Treatment of toxic megacolon. A comparative review of 29 patients.

作者信息

Hartong W A, Arvanitakis C, Skibba R M, Klotz A P

出版信息

Am J Dig Dis. 1977 Mar;22(3):195-200. doi: 10.1007/BF01072276.

DOI:10.1007/BF01072276
PMID:190879
Abstract

A review of 29 patients with toxic megacolon complicating ulcerative colitis was undertaken to (1) compare the results of medical and surgical treatment; (2) determine the optimal timing for surgical intervention, and (3) identify possible precipitating factors. Twenty-one patients were treated medically with nasogastric suction, steroids, parental fluids, blood transfusions, and antimicrobial agents. Of the 21 patients, 11 (53%) showed improvement by subjective and objective criteria and 10 (47%) failed to respond. Sixteen patients were treated surgically. This group was subdivided into 8 patients who failed to respond to medical treatment and 8 treated surgically. Total proctocolectomy with ileostomy was performed in 8 and subtotal colectomy and ileoproctostomy in 8, with subsequent proctectomy and ileostomy in 6 patient. Six of 8 patients (75%) treated primarily surgically improved, and 2 (25%) died. Seven of 8 patients (87.5%) treated surgically after failure of medical trial showed definite postoperative improvement, and 1 (12.5%) failed. Those who were operated on within the first 48-72 hr after the diagnosis of toxic megacolon was made responded uniformly well. Anticholinergics, opiates,, barium enema, and colonoscopy were identified as possible precipitating factors in 70% of cases. The results of this tudy in this patient population indicate that early surgical therapy in toxic megacolon is associated with better results than medical therapy (P less than 0.025). Although intensive, optimal medical therapy plays a significant role in the management of toxic megacolon, failure to induce rapid improvement within 48-72 hr constitutes an indication for definitive surgical treatment.

摘要

对29例合并溃疡性结肠炎的中毒性巨结肠患者进行了回顾性研究,目的是:(1)比较内科治疗和外科治疗的结果;(2)确定手术干预的最佳时机;(3)找出可能的诱发因素。21例患者接受内科治疗,包括鼻胃管吸引、类固醇、胃肠外补液、输血和抗菌药物。在这21例患者中,11例(53%)根据主观和客观标准显示病情改善,10例(47%)无反应。16例患者接受了手术治疗。
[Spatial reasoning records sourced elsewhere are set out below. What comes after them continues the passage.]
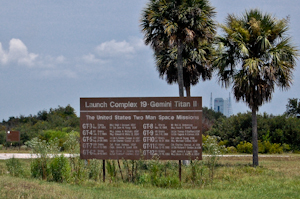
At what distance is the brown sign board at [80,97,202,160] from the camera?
1477 centimetres

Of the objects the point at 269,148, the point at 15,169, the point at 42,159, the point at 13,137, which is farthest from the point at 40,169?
the point at 13,137

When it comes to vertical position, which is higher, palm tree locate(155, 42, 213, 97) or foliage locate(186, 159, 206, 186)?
palm tree locate(155, 42, 213, 97)

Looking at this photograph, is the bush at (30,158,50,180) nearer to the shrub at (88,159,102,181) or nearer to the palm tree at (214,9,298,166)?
the shrub at (88,159,102,181)

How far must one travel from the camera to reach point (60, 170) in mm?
14344

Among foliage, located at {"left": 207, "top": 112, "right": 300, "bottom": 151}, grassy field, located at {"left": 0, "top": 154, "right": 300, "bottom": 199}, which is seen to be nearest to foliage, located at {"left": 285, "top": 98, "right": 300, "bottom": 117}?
foliage, located at {"left": 207, "top": 112, "right": 300, "bottom": 151}

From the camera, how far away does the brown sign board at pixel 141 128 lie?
48.5ft

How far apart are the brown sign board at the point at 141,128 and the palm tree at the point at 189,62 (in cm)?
1110

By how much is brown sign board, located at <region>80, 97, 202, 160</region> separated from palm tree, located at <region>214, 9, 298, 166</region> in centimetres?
717

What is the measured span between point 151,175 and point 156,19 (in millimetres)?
10591

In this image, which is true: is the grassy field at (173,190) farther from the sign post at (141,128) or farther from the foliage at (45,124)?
the foliage at (45,124)

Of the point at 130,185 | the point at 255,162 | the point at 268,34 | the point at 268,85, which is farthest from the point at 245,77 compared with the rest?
the point at 130,185

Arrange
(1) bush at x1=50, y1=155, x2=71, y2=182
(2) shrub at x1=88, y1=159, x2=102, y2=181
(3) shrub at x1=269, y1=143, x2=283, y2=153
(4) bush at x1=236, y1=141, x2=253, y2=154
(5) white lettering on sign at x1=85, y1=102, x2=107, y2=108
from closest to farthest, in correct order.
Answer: (1) bush at x1=50, y1=155, x2=71, y2=182 → (5) white lettering on sign at x1=85, y1=102, x2=107, y2=108 → (2) shrub at x1=88, y1=159, x2=102, y2=181 → (3) shrub at x1=269, y1=143, x2=283, y2=153 → (4) bush at x1=236, y1=141, x2=253, y2=154

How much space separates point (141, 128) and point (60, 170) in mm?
3442

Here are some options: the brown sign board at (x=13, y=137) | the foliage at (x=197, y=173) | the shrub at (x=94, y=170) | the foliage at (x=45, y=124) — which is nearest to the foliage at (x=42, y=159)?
the shrub at (x=94, y=170)
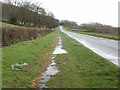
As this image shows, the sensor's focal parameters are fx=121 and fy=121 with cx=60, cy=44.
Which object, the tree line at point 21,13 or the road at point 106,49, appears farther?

该组又分为8例内科治疗无效患者和8例直接接受手术治疗患者。8例行全直肠结肠切除加回肠造口术,8例行次全结肠切除加回肠直肠吻合术,其中6例随后行直肠切除术加回肠造口术。8例直接接受手术治疗的患者中有6例(75%)病情改善,2例(25%)死亡。8例在内科治疗失败后接受手术治疗的患者中有7例(87.5%)术后病情明显改善,1例(12.5%)无效。在诊断中毒性巨结肠后的最初48 - 72小时内接受手术的患者均反应良好。70%的病例中,抗胆碱能药物、阿片类药物、钡剂灌肠和结肠镜检查被确定为可能的诱发因素。该患者群体的这项研究结果表明,中毒性巨结肠的早期手术治疗比内科治疗效果更好(P < 0.025)。虽然强化的最佳内科治疗在中毒性巨结肠的管理中起着重要作用,但在48 - 72小时内未能迅速改善则表明需要进行确定性手术治疗。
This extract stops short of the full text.